Por su parte, el escritor turco también afirma que “toda novela tiene un centro secreto”. Para él, cada una de sus historias comienza con una escena. A partir de ahí desarrolla los personajes para que se ajusten a esa visión hasta que la historia devela sus propias normas. Al empezar a escribir se comporta como una persona poseída; sin embargo, después debe aparecer un ingeniero que analiza la forma en que lo hizo y que se pregunta por su significado. “Quiero ser poético y además tener sentido, algo que es difícil”. Para la novela que se encuentra escribiendo en este momento ha tomado apuntes por más de treinta años, en lo que llama una “pelea continua que no siempre te hace feliz, pero que al final te permite sentirte bien”.
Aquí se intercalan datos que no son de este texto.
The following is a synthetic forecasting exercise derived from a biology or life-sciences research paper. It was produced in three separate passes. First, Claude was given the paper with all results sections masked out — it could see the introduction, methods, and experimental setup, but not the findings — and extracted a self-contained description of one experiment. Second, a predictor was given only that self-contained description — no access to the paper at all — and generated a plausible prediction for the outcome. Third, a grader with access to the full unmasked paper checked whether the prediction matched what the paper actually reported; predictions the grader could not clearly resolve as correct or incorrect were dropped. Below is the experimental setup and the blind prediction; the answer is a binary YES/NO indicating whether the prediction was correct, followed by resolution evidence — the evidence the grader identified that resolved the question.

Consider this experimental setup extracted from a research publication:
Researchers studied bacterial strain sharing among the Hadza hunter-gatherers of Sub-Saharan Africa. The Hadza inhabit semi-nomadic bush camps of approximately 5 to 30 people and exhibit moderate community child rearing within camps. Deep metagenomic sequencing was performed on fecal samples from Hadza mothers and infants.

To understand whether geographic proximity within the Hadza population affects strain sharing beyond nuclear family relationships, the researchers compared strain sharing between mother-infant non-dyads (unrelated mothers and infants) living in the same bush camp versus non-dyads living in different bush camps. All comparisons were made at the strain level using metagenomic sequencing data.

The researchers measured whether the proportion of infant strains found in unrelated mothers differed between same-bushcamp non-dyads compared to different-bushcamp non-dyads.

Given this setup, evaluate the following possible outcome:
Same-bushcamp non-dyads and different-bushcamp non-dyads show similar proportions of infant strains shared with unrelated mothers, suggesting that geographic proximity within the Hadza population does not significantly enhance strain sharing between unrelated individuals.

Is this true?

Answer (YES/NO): NO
Hacia el final de la conversación, Vargas Llosa le pregunta a Pamuk si el pesimismo que traspone en su novela Nieve, la más triste que, según él mismo, ha leído, es mera ficción o si realmente es como se siente ante el mundo, a lo que Pamuk responde con desparpajo que ahora sí lo ha metido en un lío y que, realmente, lo que buscaba era crear un personaje outsider, al estilo de Graham Greene cuando visitó Panamá, para ver su país con otros ojos. A su vez afirma que en su escritura también hay influencias de libros como La ciudad y los perros y La tía Julia y el escribidor, que no sólo se ven en Nieve, sino en El libro negro. Como si el propio pesimismo de Vargas Llosa lo hubiera influenciado.